O Ministério da Saúde anunciou a suspensão temporária da vacinação contra a dengue com o imunizante desenvolvido pelo Instituto Butantan. A decisão foi adotada como medida de precaução após o registro de eventos adversos graves em pessoas que receberam a vacina, situação que agora será analisada por equipes técnicas e órgãos de vigilância sanitária.
Segundo informações divulgadas pela pasta, foram identificados 42 casos de reações severas temporalmente associadas à aplicação do imunizante. Entre essas ocorrências, houve registros de internações e duas mortes que estão sendo investigadas para determinar se existe relação direta com a vacina ou se os episódios foram provocados por outras condições de saúde dos pacientes.

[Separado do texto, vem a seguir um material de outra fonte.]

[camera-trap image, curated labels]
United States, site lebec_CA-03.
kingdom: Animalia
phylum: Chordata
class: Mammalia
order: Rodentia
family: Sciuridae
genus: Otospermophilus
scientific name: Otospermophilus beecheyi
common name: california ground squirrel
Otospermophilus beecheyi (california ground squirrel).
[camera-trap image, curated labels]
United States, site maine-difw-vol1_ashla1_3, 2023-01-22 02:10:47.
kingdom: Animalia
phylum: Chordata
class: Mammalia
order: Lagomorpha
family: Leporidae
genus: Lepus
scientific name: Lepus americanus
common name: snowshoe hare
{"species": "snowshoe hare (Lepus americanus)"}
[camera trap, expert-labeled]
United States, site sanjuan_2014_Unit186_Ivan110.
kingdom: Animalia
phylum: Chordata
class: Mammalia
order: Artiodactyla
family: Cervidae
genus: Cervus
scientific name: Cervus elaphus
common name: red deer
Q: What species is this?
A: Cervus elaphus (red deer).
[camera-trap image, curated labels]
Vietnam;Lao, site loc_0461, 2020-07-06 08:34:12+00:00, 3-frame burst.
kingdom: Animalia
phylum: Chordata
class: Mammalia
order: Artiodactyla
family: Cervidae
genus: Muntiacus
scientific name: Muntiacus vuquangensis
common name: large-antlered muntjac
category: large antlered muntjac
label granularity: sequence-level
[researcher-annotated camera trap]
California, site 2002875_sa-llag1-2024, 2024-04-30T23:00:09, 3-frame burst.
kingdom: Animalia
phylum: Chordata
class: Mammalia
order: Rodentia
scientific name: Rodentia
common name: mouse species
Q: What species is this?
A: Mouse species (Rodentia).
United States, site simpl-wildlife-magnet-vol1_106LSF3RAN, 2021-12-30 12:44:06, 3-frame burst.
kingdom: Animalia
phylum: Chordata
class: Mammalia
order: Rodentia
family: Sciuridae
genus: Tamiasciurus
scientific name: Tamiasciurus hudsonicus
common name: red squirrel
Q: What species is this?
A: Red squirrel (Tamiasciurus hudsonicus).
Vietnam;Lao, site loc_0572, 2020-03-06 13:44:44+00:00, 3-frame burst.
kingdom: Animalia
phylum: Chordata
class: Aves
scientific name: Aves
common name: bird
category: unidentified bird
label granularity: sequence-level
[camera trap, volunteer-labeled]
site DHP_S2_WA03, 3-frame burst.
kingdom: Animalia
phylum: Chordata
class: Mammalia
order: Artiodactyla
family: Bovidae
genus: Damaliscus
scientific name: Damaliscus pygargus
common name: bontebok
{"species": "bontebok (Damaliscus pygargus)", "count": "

A suspensão vale exclusivamente para a vacina contra a dengue produzida pelo Instituto Butantan. O imunizante Qdenga, fabricado pela farmacêutica Takeda e utilizado pelo Sistema Único de Saúde (SUS), continua sendo aplicado normalmente nos públicos contemplados pela campanha nacional de vacinação.
De acordo com o Ministério da Saúde, a medida não representa uma conclusão sobre a segurança da vacina brasileira, mas sim uma etapa necessária para aprofundar a investigação dos casos relatados. O ministro da Saúde, Alexandre Padilha, afirmou que a decisão busca garantir máxima segurança à população durante o processo de avaliação dos eventos registrados. A pasta também reiterou confiança na capacidade técnica e científica do Instituto Butantan.
Até o fim de maio, mais de 500 mil doses da vacina do Butantan haviam sido aplicadas em todo o país. Grande parte desse público era composta por profissionais da atenção primária à saúde, grupo escolhido para a estratégia inicial de vacinação adotada pelo governo federal após a incorporação do imunizante ao SUS no início deste ano.
Além da suspensão das novas aplicações, o Ministério orientou estados e municípios a monitorarem pessoas vacinadas recentemente, especialmente aquelas que receberam a dose nas últimas semanas. O objetivo é ampliar a coleta de informações e identificar rapidamente qualquer ocorrência que possa contribuir para as investigações em andamento.
A vacina do Instituto Butantan representa um marco para a ciência nacional por ser o primeiro imunizante contra a dengue desenvolvido e produzido integralmente por uma instituição brasileira. Registrada pela Agência Nacional de Vigilância Sanitária (Anvisa) no final de 2025, a vacina foi criada para oferecer proteção contra os quatro sorotipos do vírus da dengue em dose única.
As autoridades de saúde ressaltam que a interrupção é temporária e permanecerá vigente até a conclusão das análises técnicas. Os resultados da investigação deverão indicar se os eventos observados possuem relação causal com o imunizante ou se decorreram de fatores independentes da vacinação. Até lá, a recomendação é que a população acompanhe as orientações oficiais divulgadas pelos órgãos de saúde.